Rachel Larimore of Slate called the episode a "pretty-darn-perfect episode." Joe Reid of Vulture gave the episode a perfect 5 star rating out of 5 and wrote, "This is currently a show that is solidly (and justifiably) confident in its characters, to the point where life-or-death suspense doesn't even have to be at the end of a gun barrel." Maureen Ryan of The Huffington Post wrote, "I may have found the middle section of the season's Drew plot a bit dense for my taste, but this was, overall, an excellent, enjoyable season with many high points."

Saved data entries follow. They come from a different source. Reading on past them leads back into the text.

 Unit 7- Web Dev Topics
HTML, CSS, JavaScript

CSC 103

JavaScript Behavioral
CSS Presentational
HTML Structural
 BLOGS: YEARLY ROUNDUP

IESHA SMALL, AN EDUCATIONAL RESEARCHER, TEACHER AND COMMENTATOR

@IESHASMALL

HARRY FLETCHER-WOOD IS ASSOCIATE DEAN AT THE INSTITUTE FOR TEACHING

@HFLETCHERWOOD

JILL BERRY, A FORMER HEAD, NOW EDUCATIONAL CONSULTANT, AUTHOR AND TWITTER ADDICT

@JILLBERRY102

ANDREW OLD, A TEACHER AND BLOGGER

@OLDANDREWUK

Emily VanDerWerff of Grantland wrote, "'Ghosts' is a surprisingly muted finale, but it's the right choice for this season, which built up a good head of steam, let most of it blow off in episode 11, then spent the last two episodes picking up the pieces. If 'Decoy' was a new high-water mark for the show, that's because it's so immediately visceral and fun to watch. 'Peace of Mind' and 'Ghosts', on the other hand, take the other tack, trading in the action-movie plotting and balls-out excitement of 'Decoy' for thematic contemplation and brooding emotionalism." Dan Forcella of TV Fanatic gave the episode a perfect 5 star rating out of 5 and wrote, "Between Raylan's and Boyd's arcs, 'Ghosts' gave us multiple climactic moments, satisfying endings to the stories we've watch unfold this season, while setting things up for next year's stretch of episodes. Unsurprisingly, the show's innate ability to create fabulous characters, and tell great stories, once again made Justified one of if not THE best dramas on television this year." Jack McKinney of Paste gave the episode a 9.5 out of 10 and wrote, "Four seasons down, and I still have no damn idea where this show is going to go from week to week. Every single (and I say this with complete and utter joy) prediction I made about this week's finale was not merely wrong, but embarrassingly, maddeningly wrong. I couldn't be happier."